> **Exercise prompt**:
Locate each line below that contains the word "separating", and copy every such line in full.

> **Data section**:
**********

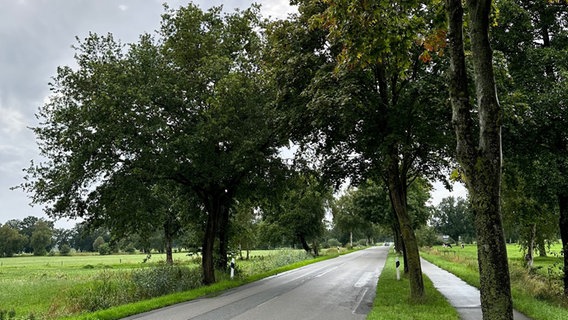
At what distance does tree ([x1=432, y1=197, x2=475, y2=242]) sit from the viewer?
124037mm

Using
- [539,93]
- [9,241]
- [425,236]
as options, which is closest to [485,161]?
[539,93]

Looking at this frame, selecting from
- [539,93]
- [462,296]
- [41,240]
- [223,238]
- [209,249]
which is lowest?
[41,240]

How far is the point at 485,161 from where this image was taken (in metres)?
4.38

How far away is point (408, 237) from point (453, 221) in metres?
130

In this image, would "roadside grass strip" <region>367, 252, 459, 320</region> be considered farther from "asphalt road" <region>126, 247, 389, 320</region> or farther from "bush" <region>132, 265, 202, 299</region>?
"bush" <region>132, 265, 202, 299</region>

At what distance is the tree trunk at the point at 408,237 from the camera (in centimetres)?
1177

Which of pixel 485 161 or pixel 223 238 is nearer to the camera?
pixel 485 161

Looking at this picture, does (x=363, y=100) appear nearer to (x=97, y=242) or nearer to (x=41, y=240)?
(x=41, y=240)

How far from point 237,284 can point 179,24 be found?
12.3m

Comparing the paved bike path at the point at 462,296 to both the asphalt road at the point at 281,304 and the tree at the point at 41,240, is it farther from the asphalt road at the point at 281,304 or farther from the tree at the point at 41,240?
the tree at the point at 41,240

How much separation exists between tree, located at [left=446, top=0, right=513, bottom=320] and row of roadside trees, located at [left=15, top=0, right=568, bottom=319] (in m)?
1.81

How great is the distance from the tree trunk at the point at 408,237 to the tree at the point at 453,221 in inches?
4717

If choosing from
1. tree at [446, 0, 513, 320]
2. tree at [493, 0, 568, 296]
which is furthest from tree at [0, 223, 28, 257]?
tree at [446, 0, 513, 320]

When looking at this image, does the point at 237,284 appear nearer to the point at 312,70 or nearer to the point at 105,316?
the point at 105,316
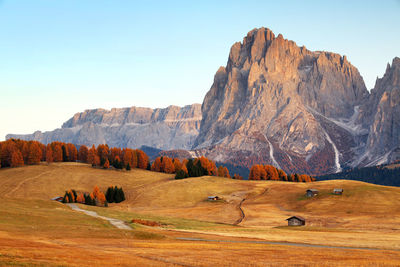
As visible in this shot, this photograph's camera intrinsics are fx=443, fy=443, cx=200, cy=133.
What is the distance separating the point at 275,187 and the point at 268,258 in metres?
120

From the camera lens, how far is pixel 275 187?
15988 centimetres

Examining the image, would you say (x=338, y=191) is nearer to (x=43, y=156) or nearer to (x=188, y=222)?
(x=188, y=222)

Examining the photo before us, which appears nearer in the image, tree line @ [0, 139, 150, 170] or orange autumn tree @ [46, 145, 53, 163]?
tree line @ [0, 139, 150, 170]

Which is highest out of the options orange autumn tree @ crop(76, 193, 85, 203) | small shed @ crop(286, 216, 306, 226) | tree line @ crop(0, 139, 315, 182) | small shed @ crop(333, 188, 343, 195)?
tree line @ crop(0, 139, 315, 182)

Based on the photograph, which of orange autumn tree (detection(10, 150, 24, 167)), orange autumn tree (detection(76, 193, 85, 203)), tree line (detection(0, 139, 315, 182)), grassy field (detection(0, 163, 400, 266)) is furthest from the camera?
tree line (detection(0, 139, 315, 182))

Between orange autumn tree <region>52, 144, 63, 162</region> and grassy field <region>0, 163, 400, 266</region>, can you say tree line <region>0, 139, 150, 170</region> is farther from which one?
grassy field <region>0, 163, 400, 266</region>

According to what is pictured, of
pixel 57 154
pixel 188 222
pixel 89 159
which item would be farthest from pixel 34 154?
pixel 188 222

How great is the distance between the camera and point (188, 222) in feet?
305

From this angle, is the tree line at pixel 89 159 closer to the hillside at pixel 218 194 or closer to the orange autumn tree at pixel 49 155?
the orange autumn tree at pixel 49 155

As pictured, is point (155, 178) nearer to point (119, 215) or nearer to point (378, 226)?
point (119, 215)

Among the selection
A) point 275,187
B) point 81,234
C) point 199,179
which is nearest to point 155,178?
point 199,179

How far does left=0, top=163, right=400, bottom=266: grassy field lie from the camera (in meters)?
40.6

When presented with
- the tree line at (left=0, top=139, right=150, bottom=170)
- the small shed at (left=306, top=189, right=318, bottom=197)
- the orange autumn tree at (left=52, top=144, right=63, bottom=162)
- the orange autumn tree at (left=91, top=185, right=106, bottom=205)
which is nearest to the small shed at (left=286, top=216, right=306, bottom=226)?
the small shed at (left=306, top=189, right=318, bottom=197)

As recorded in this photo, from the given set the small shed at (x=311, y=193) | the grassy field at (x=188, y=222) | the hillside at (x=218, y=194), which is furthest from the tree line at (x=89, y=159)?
the small shed at (x=311, y=193)
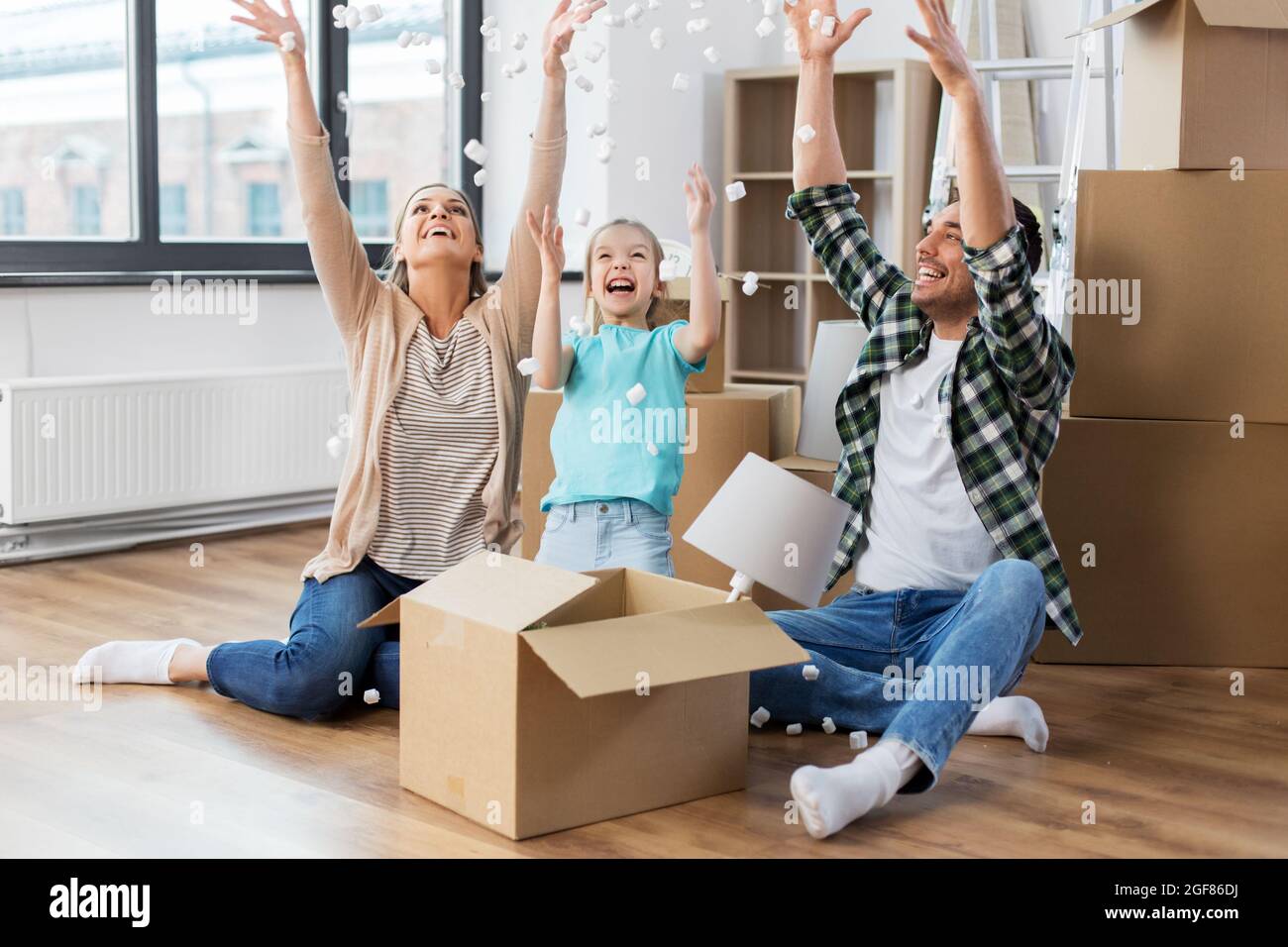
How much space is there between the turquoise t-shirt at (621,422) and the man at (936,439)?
28 centimetres

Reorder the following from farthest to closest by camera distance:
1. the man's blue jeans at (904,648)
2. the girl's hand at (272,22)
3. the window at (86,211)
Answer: the window at (86,211) < the girl's hand at (272,22) < the man's blue jeans at (904,648)

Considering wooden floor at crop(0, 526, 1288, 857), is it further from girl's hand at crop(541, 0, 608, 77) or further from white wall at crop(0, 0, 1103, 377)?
white wall at crop(0, 0, 1103, 377)

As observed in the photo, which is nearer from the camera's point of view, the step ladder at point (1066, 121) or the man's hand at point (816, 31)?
the man's hand at point (816, 31)

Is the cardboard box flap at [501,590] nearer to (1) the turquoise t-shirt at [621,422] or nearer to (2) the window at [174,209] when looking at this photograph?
(1) the turquoise t-shirt at [621,422]

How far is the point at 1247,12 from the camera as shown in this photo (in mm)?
2500

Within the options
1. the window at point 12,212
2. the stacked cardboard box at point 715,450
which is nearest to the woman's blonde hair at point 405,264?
the stacked cardboard box at point 715,450

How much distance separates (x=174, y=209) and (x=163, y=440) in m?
0.82

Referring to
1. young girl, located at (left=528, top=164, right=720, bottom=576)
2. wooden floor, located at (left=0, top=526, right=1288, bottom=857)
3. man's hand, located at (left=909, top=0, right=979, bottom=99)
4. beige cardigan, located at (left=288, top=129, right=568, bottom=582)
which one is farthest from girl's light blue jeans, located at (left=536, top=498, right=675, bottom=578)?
man's hand, located at (left=909, top=0, right=979, bottom=99)

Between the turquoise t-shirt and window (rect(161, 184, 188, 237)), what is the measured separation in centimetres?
229

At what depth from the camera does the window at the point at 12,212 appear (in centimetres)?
385

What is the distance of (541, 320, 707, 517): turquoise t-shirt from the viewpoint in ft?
7.59

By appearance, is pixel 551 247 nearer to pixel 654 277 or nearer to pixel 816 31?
pixel 654 277

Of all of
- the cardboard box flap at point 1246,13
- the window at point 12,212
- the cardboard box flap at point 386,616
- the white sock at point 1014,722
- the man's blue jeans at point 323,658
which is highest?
the cardboard box flap at point 1246,13
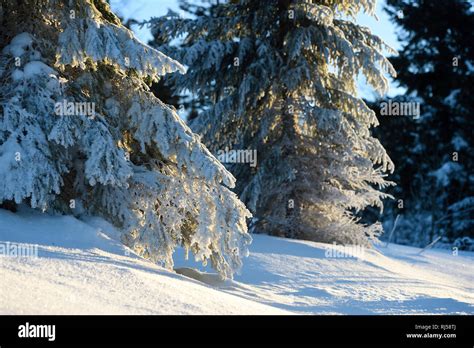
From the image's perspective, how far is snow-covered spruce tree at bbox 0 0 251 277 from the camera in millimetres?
6668

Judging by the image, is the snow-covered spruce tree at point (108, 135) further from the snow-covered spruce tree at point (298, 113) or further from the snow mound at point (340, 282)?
the snow-covered spruce tree at point (298, 113)

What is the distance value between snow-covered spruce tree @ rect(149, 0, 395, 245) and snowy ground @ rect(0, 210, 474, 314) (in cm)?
168

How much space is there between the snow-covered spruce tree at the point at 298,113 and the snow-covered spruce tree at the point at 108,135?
4.88 m

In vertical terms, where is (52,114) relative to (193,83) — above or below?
below

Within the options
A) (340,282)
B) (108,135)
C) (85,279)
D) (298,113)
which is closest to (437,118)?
(298,113)

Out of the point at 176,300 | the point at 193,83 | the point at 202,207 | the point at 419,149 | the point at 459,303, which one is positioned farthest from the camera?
the point at 419,149

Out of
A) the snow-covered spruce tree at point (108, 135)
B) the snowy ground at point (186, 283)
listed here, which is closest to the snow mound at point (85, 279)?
the snowy ground at point (186, 283)

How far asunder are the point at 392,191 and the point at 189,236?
19.0m

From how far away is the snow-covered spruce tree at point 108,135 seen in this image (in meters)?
6.67

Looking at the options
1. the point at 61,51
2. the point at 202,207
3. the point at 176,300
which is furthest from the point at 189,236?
the point at 61,51

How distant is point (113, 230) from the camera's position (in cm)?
699

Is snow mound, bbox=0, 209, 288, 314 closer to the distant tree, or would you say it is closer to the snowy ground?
the snowy ground

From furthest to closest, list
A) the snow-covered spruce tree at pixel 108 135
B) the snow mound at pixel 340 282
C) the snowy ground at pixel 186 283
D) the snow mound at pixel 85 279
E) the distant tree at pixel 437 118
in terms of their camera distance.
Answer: the distant tree at pixel 437 118 < the snow mound at pixel 340 282 < the snow-covered spruce tree at pixel 108 135 < the snowy ground at pixel 186 283 < the snow mound at pixel 85 279

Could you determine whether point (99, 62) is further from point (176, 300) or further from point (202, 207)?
point (176, 300)
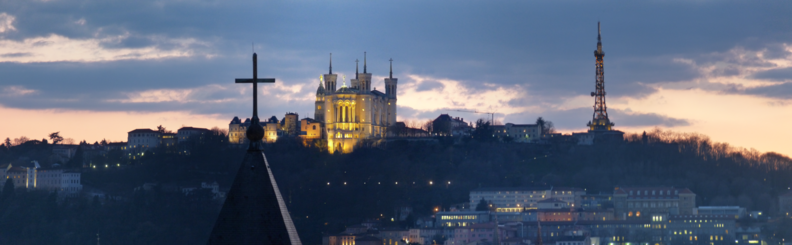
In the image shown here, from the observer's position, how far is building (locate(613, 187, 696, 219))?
97.4 metres

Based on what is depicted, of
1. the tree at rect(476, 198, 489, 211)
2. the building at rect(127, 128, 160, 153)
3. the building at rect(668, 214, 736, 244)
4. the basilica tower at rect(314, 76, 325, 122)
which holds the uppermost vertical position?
the basilica tower at rect(314, 76, 325, 122)

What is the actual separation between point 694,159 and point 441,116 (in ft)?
102

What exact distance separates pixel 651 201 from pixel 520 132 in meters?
25.5

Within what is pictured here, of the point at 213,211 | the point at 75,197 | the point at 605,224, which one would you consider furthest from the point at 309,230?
the point at 75,197

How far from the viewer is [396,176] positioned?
108938 millimetres

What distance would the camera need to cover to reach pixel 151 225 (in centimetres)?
9762

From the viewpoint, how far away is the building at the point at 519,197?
100000mm

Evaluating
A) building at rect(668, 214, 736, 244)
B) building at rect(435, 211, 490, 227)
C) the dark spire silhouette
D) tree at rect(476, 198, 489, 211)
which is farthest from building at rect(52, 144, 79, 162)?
the dark spire silhouette

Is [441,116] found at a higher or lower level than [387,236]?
higher

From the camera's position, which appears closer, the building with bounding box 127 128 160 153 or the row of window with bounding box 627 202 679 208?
the row of window with bounding box 627 202 679 208

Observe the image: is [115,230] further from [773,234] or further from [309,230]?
[773,234]

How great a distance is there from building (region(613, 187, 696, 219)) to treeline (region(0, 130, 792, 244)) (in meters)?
5.60

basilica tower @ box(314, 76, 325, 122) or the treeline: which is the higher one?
basilica tower @ box(314, 76, 325, 122)

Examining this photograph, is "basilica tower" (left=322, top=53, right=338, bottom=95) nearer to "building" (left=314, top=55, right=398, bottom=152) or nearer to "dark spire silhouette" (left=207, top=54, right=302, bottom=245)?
"building" (left=314, top=55, right=398, bottom=152)
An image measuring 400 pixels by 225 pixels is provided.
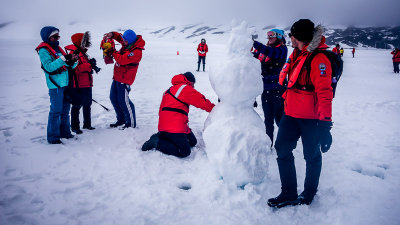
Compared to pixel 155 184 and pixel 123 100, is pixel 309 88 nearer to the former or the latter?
pixel 155 184

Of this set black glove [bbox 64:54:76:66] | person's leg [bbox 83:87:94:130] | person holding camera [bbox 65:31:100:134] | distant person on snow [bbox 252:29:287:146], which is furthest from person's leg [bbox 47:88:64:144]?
distant person on snow [bbox 252:29:287:146]

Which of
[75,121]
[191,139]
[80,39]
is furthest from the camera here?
[75,121]

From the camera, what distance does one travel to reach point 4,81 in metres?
8.77

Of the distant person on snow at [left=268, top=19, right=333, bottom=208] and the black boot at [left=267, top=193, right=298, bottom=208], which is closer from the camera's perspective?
the distant person on snow at [left=268, top=19, right=333, bottom=208]

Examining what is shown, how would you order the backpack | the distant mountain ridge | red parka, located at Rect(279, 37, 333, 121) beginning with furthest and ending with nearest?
the distant mountain ridge, the backpack, red parka, located at Rect(279, 37, 333, 121)

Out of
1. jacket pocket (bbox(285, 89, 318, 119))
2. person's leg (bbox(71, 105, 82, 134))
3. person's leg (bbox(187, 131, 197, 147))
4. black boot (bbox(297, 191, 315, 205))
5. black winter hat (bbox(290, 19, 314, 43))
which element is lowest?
black boot (bbox(297, 191, 315, 205))

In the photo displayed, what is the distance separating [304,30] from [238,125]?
124 centimetres

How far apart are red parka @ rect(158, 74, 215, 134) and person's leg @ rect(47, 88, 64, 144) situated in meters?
1.62

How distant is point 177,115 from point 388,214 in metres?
2.76

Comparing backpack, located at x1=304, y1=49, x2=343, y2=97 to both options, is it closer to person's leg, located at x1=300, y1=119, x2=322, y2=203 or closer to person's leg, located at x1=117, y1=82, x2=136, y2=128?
person's leg, located at x1=300, y1=119, x2=322, y2=203

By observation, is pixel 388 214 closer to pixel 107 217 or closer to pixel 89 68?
pixel 107 217

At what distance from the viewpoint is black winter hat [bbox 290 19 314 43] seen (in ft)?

**********

> **Final result**:
What is the distance separating the point at 275,187 and the point at 268,258 in metres?
In the photo displayed, what is the distance separating [304,30] from [238,125]?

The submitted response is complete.